The procedure described by Lofton and the authorities cited by the opinion is as follows: (1) First, the PHA must determine whether grounds exist under the lease to evict the tenant for criminal activity by the tenant, a household member, or a guest. (2) Next, the PHA must exercise its discretion to determine whether “eviction will most appropriately serve the statutory interest of protecting the welfare of the entire tenant population,” based upon consideration of “a wide range of factors.” HUD has identified these factors to include “among many other things, the seriousness of the violation, the effect that eviction of the entire household would have on household members not involved in the criminal activity, and the willingness of the head of household to remove the wrongdoing household member from the lease as a condition for continued occupancy.” (3) If the PHA in the exercise of its discretion decides to file an action for summary ejectment, the role of the trial court according to Lofton is as follows: “In its role as the final forum for review of government housing decisions, the Court is not to second-guess or replace plaintiff’s discretionary decisions but to ensure procedural and substantive compliance with the federal statutory framework.” Specifically, the court must determine whether the facts establish grounds for termination, and whether the PHA has complied with applicable rules and regulations in its handling of the case. If so, the PHA is entitled to a judgment for possession. It is inappropriate for the court to substitute its own opinion for that of the PHA as to whether eviction was the best or wisest response to the tenant’s breach.
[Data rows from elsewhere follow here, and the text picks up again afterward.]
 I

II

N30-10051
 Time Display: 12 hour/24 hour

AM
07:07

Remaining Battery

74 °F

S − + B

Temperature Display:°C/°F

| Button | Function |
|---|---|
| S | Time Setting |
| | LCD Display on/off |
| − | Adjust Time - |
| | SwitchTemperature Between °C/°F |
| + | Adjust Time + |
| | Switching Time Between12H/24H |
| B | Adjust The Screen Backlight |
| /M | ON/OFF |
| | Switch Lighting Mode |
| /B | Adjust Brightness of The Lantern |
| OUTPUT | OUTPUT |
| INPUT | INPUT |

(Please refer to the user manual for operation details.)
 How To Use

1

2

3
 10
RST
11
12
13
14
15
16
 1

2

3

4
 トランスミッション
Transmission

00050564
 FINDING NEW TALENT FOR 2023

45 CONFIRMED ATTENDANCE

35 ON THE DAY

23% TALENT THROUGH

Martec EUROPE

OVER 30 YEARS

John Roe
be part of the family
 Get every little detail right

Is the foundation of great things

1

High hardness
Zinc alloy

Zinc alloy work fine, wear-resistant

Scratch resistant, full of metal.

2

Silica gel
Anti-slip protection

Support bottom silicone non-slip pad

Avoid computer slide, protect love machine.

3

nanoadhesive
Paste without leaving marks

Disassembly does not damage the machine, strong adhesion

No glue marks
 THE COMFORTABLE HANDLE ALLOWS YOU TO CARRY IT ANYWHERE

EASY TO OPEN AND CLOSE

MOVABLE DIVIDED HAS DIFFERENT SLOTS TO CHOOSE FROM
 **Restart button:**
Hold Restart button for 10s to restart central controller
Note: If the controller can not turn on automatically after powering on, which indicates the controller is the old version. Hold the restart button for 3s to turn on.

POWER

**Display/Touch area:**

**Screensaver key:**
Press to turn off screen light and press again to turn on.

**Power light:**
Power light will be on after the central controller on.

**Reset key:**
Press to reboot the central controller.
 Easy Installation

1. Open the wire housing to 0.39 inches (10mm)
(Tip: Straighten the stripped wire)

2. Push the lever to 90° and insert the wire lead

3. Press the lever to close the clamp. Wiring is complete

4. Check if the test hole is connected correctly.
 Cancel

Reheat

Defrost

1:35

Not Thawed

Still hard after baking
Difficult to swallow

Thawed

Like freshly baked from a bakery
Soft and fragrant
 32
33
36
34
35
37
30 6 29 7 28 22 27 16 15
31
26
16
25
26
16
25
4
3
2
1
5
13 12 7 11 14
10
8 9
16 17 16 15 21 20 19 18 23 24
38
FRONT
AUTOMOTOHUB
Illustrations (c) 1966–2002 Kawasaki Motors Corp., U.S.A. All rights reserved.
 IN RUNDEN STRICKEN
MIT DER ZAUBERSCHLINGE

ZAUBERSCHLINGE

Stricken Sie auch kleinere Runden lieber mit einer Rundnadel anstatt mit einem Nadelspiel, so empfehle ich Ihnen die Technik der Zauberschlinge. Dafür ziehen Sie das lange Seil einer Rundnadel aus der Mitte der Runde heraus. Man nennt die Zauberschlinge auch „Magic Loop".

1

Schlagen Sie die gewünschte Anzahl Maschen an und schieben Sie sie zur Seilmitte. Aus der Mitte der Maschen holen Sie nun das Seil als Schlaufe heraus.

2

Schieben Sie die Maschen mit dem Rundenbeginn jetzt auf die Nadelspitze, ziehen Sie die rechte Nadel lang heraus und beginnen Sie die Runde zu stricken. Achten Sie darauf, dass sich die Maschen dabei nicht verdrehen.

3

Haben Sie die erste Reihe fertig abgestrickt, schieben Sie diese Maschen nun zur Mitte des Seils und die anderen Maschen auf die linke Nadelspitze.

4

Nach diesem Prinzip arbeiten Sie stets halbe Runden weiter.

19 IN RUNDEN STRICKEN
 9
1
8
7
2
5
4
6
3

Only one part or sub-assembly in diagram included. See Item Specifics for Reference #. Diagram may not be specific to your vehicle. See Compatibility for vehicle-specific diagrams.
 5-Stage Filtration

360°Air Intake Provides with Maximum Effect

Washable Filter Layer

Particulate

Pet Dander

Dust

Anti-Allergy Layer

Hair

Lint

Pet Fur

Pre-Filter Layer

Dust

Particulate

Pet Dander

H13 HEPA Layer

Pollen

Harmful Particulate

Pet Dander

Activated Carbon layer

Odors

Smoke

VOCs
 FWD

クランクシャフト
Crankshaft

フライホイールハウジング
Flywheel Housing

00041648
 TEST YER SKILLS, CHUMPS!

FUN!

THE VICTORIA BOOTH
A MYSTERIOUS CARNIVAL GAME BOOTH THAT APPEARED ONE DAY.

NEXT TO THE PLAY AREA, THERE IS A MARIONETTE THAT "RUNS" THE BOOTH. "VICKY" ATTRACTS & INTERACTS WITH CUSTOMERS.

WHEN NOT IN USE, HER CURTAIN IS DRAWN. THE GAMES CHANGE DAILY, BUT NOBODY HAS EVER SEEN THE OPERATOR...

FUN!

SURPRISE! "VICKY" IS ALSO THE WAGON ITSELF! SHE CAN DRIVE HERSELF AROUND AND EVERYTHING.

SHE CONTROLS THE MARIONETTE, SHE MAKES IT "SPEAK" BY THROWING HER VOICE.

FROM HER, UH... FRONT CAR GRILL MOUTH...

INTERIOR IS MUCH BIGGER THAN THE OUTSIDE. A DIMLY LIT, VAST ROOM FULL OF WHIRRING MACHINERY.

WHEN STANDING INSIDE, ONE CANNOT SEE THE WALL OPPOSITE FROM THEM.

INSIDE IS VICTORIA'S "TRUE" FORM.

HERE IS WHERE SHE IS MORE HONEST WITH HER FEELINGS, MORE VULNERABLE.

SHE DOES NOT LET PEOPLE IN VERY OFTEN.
One final note: the Lofton Court specifically notes that the asserted grounds for ejectment in this case was breach of a lease condition, rather than the statutory grounds contained in GS Ch. 42, Art. 7 (Expedited Eviction of Drug Traffickers and Other Criminals). This will almost always be the case when subsidized housing is involved, because federal law requires a lease provision providing for forfeiture in the event of criminal activity. It is important to note that summary ejectment actions based on Art. 7, rather than on breach of a lease condition, will involve different legal issues and require a different analysis. One provision of the statute, for example, establishes an affirmative defense in the “innocent tenant” situation that will often yield an entirely different result than was the case in Lofton. GS 42-64.